The Internet health insurance exchange on Oct.

The Internet health insurance exchange on Oct. 21, 2013. Credit: Getty Images

Newsday has published a number of letters opposed to Obamacare. In response, readers have begun writing in to defend the reform. Here's a sample of their views.


In defense of President Barack Obama, I believe his apology for the problems of the Affordable Care Act website to be sincere ["Obamacare and presidential lies," Letters, Nov. 17].

His further attempt to resolve the problem of those whose policies did not qualify for the program showed his willingness to help people enter the program. He did this knowing the political hits he would take from those whose only goal is to oppose him.

Did our former president, George W. Bush, ever apologize for rushing us into an unjustified war in Iraq, or the financial disaster that began under his watch?

Thomas Fisher, North Merrick

Since the failures of the launch of Obamacare, all I hear is the bashing of President Barack Obama and the Democrats who supported him. Even without this law, we couldn't go back to the way insurance was obtained before. That way was also a complete failure!

It's time for both parties together to reform this policy for the American people and do what they were elected to do. About 46 million people didn't have insurance, and many who do couldn't pay increasingly high premiums.

Our economy can't survive if things remain as is.

Jim Maloney, Hauppauge

President Barack Obama has done something about health care, all without any help from the other side.

An estimated 40 million people may receive coverage, kids can stay on their parents' plans longer, and you can't be denied because of pre-existing conditions and more. Thousands die each year because they're not covered. As many as 16 million may lose the inferior coverage they had -- did they know this? -- because higher standards have been put in place.

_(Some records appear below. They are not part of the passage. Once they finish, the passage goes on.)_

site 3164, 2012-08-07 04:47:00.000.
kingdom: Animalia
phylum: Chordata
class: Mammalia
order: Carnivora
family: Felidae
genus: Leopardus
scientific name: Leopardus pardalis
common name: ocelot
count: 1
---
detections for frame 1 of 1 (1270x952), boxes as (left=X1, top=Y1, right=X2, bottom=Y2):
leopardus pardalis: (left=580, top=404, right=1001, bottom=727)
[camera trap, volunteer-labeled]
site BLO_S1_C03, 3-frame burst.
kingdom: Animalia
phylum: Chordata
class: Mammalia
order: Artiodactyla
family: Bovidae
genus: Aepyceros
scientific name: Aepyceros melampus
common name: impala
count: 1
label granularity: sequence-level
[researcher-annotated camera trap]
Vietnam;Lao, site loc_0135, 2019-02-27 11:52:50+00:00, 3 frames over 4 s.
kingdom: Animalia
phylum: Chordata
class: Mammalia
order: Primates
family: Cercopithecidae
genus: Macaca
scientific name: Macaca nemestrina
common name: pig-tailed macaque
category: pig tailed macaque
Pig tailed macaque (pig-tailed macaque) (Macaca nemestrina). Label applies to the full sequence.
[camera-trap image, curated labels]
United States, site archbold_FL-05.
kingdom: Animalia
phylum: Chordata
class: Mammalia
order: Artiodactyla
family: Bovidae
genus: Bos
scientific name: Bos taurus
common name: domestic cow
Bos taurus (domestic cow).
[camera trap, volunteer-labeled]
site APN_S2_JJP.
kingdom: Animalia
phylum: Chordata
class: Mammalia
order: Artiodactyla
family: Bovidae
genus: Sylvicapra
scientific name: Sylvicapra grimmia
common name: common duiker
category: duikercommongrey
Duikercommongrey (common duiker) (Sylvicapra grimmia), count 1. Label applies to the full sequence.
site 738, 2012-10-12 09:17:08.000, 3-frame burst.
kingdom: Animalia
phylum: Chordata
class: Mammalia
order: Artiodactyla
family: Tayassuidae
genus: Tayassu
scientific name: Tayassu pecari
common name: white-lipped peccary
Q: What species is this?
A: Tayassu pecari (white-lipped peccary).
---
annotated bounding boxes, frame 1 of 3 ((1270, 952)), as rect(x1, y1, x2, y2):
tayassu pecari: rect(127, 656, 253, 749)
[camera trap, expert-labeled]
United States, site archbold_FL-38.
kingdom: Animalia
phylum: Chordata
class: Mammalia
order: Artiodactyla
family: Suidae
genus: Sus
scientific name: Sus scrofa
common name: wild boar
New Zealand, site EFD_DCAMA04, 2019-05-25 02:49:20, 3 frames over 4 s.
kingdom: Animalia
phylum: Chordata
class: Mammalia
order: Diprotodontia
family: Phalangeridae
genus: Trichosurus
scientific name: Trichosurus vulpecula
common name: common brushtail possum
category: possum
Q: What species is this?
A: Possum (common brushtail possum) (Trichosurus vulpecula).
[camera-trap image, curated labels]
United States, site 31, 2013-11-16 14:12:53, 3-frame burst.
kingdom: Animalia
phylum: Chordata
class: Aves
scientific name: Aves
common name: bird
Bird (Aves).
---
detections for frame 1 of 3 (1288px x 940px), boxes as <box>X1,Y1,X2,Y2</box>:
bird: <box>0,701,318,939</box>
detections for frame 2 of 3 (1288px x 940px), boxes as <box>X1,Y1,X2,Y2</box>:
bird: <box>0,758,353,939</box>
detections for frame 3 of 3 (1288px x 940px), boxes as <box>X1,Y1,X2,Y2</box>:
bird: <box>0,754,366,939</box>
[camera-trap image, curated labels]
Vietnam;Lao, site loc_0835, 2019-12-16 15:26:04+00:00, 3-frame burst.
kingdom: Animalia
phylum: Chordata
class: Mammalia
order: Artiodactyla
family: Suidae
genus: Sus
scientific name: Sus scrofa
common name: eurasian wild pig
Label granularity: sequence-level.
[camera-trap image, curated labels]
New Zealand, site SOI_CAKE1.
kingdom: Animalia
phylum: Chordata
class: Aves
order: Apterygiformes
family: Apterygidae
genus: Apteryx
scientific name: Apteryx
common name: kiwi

Whether Obama knew people were going to lose poor coverage is not the point. Whether he apologized quickly enough or in depth enough isn't the point, either. This is a long overdue step forward, one Bill Clinton tried and failed to make, and one broached by Teddy Roosevelt a century ago.

Instead of magnifying fault, as if the circumstances surrounding this were ideal, how about the two sides coming together and fixing the thing?